Extract provided:
--- BEGIN ---

# Insulating Cold and Warm Air Ducts



## JALEXED2 (Sep 3, 2009)

I'm not particularly happy with my home's air conditioning.  It is a 2 story with vaulted ceilings and the second floor does not cool sufficiently.  I had an HVAC company by a few years ago to check the freon, etc... and he indicated everything was fine and the HVAC system was sized properly.  So I'm guessing I'm OK on that issue.

However, none of the ducts were insulated at the time of construction.  I am guessing it was an option and not required by local building codes.  I have noticed some new home construction contractors are insulating ducts but failed to look close enough to see if they were insulating only the warm air ducts or were also including the cold air returns.  

I will be finishing the basement and have an opportunity to insulate the ductwork in the basement.  I intend on insulating the warm air ducts but I wonder about the effectiveness of insulating the cold air returns.

I have seen in earlier posts that it is recommended, if not required, to install a cold air return in the basement.  I've got that covered but still wonder about insulating the cold air return ducts.

Any thoughts out there on this?  Thanks.


----------



## kok328 (Sep 3, 2009)

I can't think of any benefit to insulating return air ducts.  This air will be re-conditioned by the hvac unit.


----------

--- END ---

Material for the task:
--- BEGIN ---

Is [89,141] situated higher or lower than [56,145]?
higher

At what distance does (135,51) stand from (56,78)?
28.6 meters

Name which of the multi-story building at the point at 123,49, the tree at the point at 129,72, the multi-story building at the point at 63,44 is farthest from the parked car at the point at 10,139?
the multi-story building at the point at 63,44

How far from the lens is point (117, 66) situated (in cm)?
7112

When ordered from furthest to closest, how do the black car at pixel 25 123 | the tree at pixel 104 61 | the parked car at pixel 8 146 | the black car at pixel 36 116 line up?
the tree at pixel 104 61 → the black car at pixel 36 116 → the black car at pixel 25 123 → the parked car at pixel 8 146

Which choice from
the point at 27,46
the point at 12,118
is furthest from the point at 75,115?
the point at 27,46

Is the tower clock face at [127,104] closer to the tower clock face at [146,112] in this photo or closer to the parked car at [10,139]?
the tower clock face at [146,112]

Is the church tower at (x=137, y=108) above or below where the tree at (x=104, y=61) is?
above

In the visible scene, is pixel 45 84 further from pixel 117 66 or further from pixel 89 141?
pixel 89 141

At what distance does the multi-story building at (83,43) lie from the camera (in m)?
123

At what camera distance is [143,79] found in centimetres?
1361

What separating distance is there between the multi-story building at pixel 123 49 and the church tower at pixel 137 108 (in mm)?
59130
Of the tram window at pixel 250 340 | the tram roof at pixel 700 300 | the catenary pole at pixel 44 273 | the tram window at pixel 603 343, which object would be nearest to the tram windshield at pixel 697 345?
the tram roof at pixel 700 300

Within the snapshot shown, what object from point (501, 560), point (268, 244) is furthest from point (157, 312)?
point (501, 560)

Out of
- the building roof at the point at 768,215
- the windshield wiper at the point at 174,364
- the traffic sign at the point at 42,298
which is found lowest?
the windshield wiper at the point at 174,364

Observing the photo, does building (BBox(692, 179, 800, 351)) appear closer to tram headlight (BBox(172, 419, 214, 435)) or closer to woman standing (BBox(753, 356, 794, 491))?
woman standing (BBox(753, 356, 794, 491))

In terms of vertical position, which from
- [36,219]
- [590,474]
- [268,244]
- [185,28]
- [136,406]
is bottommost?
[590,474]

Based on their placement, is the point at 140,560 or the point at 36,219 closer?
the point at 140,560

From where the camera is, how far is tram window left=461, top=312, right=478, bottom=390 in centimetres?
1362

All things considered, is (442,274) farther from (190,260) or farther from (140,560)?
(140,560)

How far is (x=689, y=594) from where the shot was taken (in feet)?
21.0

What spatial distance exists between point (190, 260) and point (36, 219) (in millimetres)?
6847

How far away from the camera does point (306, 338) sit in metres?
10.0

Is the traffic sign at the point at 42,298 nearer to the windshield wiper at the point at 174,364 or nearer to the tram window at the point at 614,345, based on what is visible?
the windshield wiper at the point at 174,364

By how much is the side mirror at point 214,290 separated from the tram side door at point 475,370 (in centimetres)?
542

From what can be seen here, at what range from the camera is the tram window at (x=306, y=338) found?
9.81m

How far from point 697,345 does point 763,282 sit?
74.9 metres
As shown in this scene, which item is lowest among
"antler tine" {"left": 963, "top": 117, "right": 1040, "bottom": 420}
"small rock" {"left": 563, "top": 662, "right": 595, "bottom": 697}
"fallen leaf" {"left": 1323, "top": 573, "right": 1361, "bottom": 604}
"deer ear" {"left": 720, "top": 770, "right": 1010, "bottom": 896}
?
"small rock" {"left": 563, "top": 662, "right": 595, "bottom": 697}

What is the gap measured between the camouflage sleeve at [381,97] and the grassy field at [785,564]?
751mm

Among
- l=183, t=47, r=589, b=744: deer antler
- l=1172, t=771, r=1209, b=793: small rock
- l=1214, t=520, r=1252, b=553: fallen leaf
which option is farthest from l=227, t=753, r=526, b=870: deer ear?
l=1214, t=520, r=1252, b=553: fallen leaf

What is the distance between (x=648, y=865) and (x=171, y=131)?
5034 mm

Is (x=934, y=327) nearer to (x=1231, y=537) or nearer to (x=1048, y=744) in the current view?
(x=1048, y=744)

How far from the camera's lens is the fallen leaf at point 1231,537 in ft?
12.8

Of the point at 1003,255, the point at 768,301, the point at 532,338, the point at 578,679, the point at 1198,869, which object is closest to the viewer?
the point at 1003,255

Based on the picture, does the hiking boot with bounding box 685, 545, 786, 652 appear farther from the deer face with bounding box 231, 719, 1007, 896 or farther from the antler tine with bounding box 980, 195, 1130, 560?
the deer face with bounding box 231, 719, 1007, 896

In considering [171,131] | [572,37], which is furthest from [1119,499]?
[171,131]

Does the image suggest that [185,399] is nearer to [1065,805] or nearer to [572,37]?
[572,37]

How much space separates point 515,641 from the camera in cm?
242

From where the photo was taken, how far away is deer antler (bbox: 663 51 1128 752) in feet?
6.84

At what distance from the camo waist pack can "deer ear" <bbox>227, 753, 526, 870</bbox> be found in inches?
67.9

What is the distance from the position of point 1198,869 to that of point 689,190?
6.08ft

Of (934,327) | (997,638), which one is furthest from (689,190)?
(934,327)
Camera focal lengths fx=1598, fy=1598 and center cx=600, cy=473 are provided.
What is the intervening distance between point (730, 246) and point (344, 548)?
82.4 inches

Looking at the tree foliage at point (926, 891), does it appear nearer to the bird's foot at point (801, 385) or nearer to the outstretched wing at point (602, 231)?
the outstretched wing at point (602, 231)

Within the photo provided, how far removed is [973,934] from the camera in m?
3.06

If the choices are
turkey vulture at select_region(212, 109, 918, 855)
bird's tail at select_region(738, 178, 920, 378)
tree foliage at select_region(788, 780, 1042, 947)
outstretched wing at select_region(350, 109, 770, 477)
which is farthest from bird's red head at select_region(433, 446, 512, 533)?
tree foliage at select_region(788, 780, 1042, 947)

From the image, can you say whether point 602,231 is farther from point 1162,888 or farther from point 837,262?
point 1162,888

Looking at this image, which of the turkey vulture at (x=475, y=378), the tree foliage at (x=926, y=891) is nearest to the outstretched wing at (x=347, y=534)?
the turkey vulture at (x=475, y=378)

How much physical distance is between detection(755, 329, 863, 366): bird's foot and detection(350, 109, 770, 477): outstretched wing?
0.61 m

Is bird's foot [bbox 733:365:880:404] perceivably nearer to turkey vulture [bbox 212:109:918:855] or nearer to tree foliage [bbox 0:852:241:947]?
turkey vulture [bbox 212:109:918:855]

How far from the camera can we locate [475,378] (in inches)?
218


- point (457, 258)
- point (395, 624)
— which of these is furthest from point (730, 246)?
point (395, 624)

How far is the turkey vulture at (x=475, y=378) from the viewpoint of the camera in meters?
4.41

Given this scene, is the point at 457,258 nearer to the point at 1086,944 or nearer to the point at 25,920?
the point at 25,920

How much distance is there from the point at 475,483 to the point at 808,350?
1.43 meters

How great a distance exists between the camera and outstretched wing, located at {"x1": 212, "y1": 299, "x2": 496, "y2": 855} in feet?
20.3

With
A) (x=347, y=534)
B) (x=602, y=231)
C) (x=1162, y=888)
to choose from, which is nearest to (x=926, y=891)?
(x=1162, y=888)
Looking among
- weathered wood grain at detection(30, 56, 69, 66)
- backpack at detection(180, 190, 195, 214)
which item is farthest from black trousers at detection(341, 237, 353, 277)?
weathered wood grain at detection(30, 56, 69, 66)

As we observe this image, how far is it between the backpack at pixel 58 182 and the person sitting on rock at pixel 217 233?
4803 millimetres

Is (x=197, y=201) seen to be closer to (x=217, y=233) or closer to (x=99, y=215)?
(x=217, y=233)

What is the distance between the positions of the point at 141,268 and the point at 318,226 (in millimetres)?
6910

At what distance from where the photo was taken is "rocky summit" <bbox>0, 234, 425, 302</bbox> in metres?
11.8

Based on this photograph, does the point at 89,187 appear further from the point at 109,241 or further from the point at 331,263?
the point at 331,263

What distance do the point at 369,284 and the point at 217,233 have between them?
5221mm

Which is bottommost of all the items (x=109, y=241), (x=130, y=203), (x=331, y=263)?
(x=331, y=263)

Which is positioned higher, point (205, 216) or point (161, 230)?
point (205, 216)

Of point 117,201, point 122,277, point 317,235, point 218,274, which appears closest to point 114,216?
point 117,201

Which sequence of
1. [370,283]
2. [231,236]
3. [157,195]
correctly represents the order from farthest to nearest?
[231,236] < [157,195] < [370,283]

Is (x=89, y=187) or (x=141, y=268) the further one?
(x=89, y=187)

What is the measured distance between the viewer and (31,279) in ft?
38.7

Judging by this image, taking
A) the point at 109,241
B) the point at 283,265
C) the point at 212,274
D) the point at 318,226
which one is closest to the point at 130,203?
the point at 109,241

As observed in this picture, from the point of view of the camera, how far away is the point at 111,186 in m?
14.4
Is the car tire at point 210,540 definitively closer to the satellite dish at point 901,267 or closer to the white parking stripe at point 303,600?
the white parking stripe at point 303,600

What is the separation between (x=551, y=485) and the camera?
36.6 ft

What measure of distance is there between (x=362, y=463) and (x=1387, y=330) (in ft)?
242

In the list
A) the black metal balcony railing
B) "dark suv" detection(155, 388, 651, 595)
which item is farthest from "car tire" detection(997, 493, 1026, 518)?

--- END ---

Task 1: In the duct insulation thread, which floor of the house does not cool sufficiently?
Task 2: Find every line of the rows that contains the word "much".
The duct insulation thread and the rows have nothing to do with each other.

Exercise solution 1: The second floor.

Exercise solution 2:
By how much is the side mirror at point 214,290 separated from the tram side door at point 475,370 (in centimetres)?
How much space separates point 515,641 from the camera in cm?
How much physical distance is between detection(755, 329, 863, 366): bird's foot and detection(350, 109, 770, 477): outstretched wing?
How much distance is there from the point at 475,483 to the point at 808,350?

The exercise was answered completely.